The Ministry said the Indian Navy has been designated the lead Service.
"The Headquarters Andaman and Nicobar Command being the nodal agency will assist Malaysia in all possible manner for the search in the area of Andaman Sea. The area indicated by Malaysia lies in the South Andaman Sea and is West of Great Nicobar Island. Meanwhile the Defence Crisis Management Group is also being activated from today to monitor the progress of the search operations at Headquarter Integrated Defence Staff," read the statement.
Malaysia on Thursday dismissed reports that the missing Malaysian Airlines flight might have flown for several hours after contact was lost.

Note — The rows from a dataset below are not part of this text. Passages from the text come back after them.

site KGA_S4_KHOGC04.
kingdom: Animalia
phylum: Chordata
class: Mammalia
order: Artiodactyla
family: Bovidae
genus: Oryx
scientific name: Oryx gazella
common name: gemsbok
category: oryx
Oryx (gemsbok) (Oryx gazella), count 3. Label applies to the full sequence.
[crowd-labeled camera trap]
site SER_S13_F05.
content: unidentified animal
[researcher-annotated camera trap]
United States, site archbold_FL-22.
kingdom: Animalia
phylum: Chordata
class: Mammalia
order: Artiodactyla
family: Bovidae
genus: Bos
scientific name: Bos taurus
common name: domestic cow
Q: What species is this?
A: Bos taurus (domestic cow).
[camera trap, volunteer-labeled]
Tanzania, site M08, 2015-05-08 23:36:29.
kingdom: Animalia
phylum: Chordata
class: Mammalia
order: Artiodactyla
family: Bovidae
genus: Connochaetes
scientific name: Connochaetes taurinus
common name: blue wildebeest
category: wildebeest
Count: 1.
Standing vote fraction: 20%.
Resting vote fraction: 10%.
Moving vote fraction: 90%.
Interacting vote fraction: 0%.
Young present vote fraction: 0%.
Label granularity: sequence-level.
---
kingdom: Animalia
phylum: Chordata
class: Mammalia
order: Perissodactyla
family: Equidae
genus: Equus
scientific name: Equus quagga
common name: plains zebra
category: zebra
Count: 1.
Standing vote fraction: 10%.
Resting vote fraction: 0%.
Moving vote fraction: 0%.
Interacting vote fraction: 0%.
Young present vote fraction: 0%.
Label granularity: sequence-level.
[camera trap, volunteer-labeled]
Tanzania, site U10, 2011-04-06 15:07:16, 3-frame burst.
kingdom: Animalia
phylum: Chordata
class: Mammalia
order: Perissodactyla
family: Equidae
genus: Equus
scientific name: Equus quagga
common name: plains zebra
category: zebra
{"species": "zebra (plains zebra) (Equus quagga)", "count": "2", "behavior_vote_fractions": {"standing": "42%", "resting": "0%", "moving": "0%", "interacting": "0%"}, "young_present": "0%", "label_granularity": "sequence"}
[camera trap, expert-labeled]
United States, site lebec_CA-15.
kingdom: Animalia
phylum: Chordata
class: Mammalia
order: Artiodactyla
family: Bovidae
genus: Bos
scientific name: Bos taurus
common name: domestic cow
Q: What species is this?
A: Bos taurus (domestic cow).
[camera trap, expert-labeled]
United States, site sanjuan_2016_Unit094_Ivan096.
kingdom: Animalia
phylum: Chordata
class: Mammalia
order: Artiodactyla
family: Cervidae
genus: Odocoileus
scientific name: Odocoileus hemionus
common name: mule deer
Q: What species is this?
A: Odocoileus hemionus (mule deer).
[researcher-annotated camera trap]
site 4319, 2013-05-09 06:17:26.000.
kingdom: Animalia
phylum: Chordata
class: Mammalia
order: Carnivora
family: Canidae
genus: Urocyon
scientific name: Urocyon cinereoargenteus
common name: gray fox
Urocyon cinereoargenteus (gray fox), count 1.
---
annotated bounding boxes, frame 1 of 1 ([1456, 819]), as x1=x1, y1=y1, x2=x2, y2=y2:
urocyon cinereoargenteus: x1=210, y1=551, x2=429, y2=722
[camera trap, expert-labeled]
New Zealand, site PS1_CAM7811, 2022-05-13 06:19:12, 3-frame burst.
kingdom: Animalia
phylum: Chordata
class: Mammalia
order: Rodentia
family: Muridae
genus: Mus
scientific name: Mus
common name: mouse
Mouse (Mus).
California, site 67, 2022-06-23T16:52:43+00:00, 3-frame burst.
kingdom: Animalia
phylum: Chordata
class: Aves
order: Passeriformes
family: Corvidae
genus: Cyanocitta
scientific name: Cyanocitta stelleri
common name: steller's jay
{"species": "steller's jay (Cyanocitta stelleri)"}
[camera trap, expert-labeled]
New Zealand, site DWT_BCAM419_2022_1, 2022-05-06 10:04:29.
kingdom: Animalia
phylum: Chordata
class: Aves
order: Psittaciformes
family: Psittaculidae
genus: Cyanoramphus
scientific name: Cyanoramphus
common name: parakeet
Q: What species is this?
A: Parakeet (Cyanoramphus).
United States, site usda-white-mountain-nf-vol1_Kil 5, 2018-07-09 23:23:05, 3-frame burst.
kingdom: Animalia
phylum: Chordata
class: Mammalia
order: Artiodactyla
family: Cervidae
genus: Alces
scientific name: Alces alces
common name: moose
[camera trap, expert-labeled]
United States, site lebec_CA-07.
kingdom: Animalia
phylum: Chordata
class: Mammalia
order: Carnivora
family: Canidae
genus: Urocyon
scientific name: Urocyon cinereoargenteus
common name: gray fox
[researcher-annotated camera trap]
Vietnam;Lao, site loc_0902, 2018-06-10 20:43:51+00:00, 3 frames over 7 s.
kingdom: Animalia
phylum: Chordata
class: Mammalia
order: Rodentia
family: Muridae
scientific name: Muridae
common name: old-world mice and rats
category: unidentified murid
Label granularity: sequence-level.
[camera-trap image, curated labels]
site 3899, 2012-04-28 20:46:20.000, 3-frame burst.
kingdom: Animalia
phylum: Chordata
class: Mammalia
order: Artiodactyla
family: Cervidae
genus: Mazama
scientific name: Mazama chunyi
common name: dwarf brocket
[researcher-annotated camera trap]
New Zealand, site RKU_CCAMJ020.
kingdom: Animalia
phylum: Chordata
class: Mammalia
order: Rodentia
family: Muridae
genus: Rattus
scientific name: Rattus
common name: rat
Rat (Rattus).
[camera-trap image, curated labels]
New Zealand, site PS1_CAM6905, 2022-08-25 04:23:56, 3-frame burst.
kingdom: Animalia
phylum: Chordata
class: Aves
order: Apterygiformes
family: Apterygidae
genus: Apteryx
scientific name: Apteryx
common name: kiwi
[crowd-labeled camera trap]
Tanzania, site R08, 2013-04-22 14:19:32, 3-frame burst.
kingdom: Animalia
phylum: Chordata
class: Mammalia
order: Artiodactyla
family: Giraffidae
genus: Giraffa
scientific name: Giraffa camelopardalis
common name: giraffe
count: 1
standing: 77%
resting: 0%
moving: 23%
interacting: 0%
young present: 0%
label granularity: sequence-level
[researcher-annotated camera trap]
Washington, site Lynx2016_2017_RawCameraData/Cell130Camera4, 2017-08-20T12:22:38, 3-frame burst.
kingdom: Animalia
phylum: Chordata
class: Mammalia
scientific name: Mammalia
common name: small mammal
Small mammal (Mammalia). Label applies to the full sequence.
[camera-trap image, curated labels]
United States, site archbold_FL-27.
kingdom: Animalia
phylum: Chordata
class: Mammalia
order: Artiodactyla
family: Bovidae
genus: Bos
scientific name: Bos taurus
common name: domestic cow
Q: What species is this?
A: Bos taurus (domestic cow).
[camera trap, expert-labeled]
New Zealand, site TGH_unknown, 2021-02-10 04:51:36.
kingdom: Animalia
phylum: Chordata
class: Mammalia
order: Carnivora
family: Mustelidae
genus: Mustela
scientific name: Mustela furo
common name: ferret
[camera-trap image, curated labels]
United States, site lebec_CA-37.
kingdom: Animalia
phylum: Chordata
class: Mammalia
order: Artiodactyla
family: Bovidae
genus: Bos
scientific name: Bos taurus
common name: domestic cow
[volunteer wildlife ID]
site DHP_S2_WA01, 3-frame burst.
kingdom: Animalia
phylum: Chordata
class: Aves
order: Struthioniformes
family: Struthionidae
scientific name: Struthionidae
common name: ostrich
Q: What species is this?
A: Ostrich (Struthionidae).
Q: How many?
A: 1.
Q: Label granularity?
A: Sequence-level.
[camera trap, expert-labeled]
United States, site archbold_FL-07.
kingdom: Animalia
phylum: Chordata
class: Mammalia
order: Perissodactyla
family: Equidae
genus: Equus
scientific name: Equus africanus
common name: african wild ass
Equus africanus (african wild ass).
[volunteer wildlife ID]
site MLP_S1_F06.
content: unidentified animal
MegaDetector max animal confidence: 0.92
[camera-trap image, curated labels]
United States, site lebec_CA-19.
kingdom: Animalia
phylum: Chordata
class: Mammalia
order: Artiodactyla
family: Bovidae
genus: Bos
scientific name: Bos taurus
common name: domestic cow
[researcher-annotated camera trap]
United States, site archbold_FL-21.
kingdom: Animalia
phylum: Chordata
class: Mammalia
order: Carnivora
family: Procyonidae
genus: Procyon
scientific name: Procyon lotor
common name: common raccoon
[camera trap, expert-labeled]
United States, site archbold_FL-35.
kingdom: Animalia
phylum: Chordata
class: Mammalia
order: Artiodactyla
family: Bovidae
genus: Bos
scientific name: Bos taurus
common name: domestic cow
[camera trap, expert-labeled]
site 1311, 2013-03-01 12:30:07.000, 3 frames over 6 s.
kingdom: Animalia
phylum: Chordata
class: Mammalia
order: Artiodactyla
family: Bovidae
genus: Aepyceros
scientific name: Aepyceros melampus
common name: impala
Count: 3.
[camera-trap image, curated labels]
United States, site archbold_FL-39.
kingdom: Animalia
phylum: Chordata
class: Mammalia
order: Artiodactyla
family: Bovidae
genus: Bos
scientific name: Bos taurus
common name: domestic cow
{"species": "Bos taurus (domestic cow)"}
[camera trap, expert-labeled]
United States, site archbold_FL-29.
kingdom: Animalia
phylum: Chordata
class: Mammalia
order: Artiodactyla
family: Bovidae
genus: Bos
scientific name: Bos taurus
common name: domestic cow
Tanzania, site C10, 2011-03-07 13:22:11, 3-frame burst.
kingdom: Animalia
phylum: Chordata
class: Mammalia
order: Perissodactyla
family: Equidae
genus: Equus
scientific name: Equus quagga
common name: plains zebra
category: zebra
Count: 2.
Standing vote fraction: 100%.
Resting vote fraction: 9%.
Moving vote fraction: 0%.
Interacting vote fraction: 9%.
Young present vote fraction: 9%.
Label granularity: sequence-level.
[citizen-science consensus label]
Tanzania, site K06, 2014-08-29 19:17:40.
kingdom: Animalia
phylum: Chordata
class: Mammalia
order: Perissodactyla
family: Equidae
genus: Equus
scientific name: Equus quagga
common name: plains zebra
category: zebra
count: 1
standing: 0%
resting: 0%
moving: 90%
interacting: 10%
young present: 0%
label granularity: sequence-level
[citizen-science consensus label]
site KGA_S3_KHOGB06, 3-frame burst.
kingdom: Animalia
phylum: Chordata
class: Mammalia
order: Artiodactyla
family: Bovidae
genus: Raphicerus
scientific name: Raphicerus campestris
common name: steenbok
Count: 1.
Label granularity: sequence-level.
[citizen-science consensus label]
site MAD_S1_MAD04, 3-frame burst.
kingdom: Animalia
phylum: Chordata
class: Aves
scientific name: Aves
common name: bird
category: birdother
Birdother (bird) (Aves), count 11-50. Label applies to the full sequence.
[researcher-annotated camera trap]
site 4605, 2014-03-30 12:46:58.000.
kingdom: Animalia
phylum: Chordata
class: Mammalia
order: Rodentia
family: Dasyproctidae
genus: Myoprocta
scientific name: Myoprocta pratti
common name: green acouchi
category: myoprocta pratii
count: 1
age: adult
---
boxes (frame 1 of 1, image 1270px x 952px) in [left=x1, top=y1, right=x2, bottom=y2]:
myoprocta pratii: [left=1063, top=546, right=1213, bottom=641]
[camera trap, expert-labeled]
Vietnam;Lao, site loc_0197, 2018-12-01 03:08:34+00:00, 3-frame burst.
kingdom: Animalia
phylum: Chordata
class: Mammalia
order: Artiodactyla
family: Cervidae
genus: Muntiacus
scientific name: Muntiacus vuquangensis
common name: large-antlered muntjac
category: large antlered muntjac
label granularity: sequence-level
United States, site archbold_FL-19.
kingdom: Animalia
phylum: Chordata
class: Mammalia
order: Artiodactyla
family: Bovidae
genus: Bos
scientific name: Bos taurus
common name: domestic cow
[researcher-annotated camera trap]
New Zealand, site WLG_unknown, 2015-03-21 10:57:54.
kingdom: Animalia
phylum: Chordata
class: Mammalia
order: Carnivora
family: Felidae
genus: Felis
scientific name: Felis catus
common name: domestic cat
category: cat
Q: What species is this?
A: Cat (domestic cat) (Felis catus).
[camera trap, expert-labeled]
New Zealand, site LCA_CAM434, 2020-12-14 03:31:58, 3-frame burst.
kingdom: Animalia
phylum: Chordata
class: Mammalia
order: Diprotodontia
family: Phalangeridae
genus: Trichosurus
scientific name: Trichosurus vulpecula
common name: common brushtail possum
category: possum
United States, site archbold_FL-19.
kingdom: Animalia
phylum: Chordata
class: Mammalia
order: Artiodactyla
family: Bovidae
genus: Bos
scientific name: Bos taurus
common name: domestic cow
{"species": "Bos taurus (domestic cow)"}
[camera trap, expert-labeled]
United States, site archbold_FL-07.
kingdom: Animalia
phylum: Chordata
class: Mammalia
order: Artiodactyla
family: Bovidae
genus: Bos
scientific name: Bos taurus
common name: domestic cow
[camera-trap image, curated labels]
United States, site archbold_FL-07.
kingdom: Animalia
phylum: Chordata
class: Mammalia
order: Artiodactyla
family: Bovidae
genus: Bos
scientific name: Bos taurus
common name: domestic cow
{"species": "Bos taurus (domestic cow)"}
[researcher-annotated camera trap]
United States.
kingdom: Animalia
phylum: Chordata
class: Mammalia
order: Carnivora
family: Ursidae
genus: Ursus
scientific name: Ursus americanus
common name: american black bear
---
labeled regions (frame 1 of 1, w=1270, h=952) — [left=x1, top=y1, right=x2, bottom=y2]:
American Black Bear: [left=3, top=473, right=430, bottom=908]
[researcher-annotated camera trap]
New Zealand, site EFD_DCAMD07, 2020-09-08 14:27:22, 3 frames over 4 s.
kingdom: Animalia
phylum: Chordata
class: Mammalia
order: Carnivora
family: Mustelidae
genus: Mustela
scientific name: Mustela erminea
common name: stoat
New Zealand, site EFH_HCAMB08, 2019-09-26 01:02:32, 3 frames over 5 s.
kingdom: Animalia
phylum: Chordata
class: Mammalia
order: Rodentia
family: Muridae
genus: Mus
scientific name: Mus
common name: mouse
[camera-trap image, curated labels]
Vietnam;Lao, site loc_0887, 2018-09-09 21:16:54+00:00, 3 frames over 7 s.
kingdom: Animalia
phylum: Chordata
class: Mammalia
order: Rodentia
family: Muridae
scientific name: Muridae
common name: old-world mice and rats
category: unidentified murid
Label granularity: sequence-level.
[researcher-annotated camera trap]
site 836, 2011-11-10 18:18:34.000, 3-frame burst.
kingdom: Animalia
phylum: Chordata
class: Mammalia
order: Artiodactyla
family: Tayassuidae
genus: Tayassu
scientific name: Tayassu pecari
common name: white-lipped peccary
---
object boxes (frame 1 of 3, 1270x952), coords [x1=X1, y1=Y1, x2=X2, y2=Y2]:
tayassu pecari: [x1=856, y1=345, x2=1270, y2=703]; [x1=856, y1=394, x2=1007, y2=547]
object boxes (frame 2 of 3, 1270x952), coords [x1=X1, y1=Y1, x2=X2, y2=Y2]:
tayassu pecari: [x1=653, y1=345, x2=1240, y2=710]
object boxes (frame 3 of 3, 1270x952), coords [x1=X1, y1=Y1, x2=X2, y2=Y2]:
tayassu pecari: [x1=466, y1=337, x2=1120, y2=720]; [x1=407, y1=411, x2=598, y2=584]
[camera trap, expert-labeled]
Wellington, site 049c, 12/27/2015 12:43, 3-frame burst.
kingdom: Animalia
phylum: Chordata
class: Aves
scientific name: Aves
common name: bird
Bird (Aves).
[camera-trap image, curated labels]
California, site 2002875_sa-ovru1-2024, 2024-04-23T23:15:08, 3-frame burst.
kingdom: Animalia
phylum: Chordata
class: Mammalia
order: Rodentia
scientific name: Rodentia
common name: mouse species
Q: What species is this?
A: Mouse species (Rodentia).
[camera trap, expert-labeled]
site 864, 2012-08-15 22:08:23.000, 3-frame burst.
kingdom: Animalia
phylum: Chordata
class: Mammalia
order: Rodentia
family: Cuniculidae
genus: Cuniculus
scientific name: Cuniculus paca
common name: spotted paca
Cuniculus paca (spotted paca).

"I would like to refer to news reports suggesting that the aircraft may have continued flying for some time after the last contact. As Malaysia Airlines will confirm shortly, those reports are inaccurate," Malaysian Transport Minister Hishammuddin Hussein was quoted as saying by Bernama news agency.
"The last transmission from the aircraft was at 0107 which indicated that everything was normal. Rolls Royce and Boeing teams are here in Kuala Lumpur and have worked with MAS and the investigations team since Sunday. This issue has never been raised," he said.
"Whenever there are new details, they must be corroborated. Since today s media reports, MAS has asked Rolls Royce and Boeing specifically about this data. As far as Rolls Royce and Boeing are concerned, those reports are inaccurate," the minister said.
He said the Chinese satellite pictures of debris in the South China Sea were not related to the missing flight.
"A Malaysian Maritime Enforcement Agency surveillance plane was dispatched this morning to investigate potential debris shown on Chinese satellite images," Hussein said.
He said: "We deployed our assets but found nothing. We have contacted the Chinese embassy who notified us this afternoon that the images were released by mistake, and did not show any debris from MH370."
The aircraft,which is carrying 227 passengers and 12 crew, went missing over the South China Sea since last week
It was going from Kuala Lumpur to Beijing.